The market: 500M+ UPI users in India. 800M smartphones. The addressable market is essentially every smartphone user in the country.

The distribution: WhatsApp forwards. A scam victim uses ScamRakshak, catches a scam, and forwards the app link to family WhatsApp groups. "Mere papa ko ye app install karwa do" (Install this app for my parents). Organic, trust-based distribution.

The monetization path: Free forever for individual users. Enterprise API (with internet permission, separate product) for: - Banks integrating scam detection into their apps - UPI providers adding pre-transaction screening - Telecom companies offering scam protection as a value-add

What I'm building is the trust layer. The free app proves the technology works. The enterprise product monetizes it.

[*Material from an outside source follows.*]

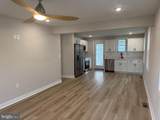 9135 Cuckold Road - Photo 8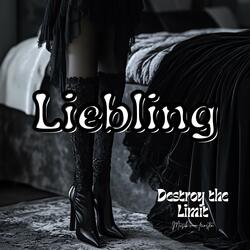 Liebling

The best time to build digital safety infrastructure for India was 5 years ago. The second best time is now.

Why the timing is right: India crossed 500 million UPI users in 2025, and digital payment adoption in Tier 2/3 cities is growing at 35% year-over-year — far outpacing digital literacy. The gap between payment adoption and scam awareness is widening. Every month that gap exists, fraudsters extract crores from the most vulnerable users. A proactive, offline, Hindi-first scam detector fills a gap that no bank, no government helpline, and no existing app addresses.

Q: How accurate is ScamRakshak compared to cloud-based scam detection tools?

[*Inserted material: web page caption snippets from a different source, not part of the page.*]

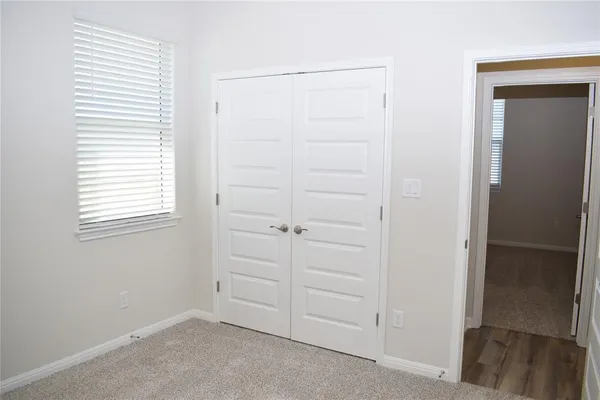 $2,200 | 245 Old Town Road, Kyle, TX 78640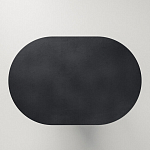 Стол обеденный «Base» варинант исполнения - 3 | Loft Concept в Сочи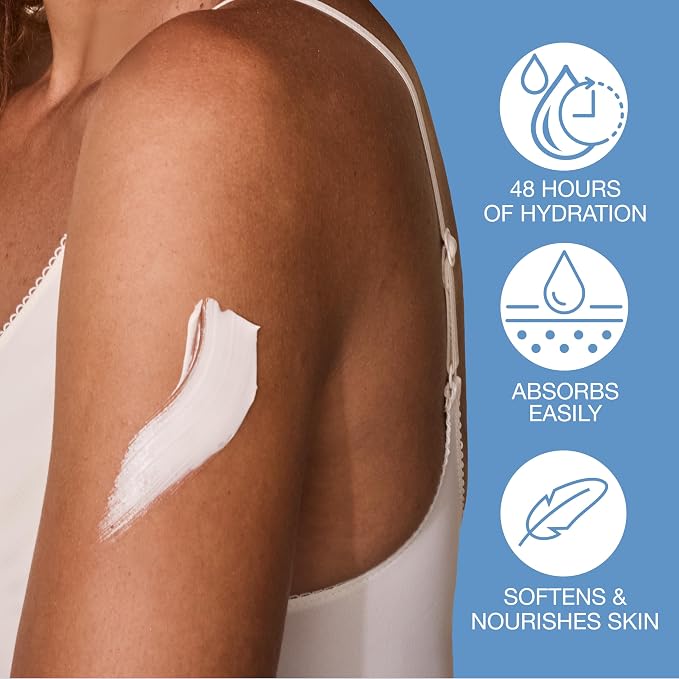 Hempz Body Lotion - Image 6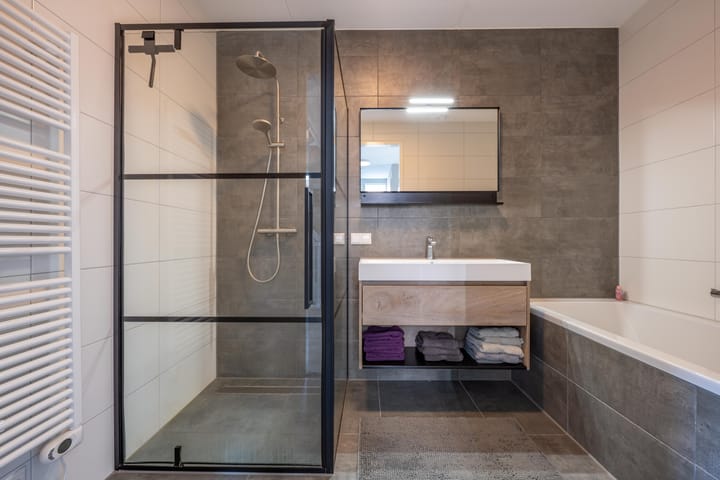 Photo 61 of Kievit 56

For the specific domain of Indian financial scams, ScamRakshak's 3-tier engine achieves comparable accuracy to cloud tools. Tier 1 (Gemma 4) provides contextual reasoning about why a message is suspicious. Tier 2 (LiteRT) delivers reliable binary classification. Tier 3 (regex) catches known scam patterns with near-100% precision. The accuracy trade-off exists mainly in Tier 3 for novel scam types, which is mitigated by regular pattern database updates through Play Store releases.

Q: Can ScamRakshak detect scams in languages other than Hindi and English?

Currently, the app is optimized for Hindi, Hinglish (Hindi in English script), and English — covering over 800 million Indian smartphone users. Gemma 4 has some capability with other Indian languages like Tamil, Telugu, and Bengali, but the regex patterns and LiteRT training data are focused on Hindi and English scam messages. Regional language support is on the roadmap and would primarily require expanding the Tier 3 keyword database and Tier 2 training data.

Q: Why not read SMS messages automatically instead of requiring manual paste?

Deliberate design choice. READ_SMS permission would give the app access to all messages — bank OTPs, personal conversations, everything. That contradicts the zero-data-collection promise. Manual paste means the user controls exactly what the app analyzes. It also avoids the complexity of background SMS monitoring, battery drain, and the trust concern of an app silently reading all messages.

Q: How does the screenshot OCR feature handle low-quality images?

ML Kit Text Recognition handles moderate image quality well — rotated text, uneven lighting, and partial screenshots. For very low-quality images where OCR extraction is unreliable, the app displays the extracted text and lets the user correct it before analysis. The scam analysis then runs on the corrected text. This human-in-the-loop step ensures accuracy without requiring perfect image capture.

Q: What prevents scammers from adapting their messages to bypass ScamRakshak's detection?

The 3-tier architecture provides defense in depth. If scammers change keywords to bypass Tier 3 regex, Tier 2's ML classifier still detects structural patterns. If they restructure messages to bypass Tier 2, Tier 1's LLM understands semantic intent — it recognizes urgency tactics and financial pressure regardless of specific wording. Pattern database updates ship with each Play Store release, and the LLM tier is inherently adaptive to novel phrasing.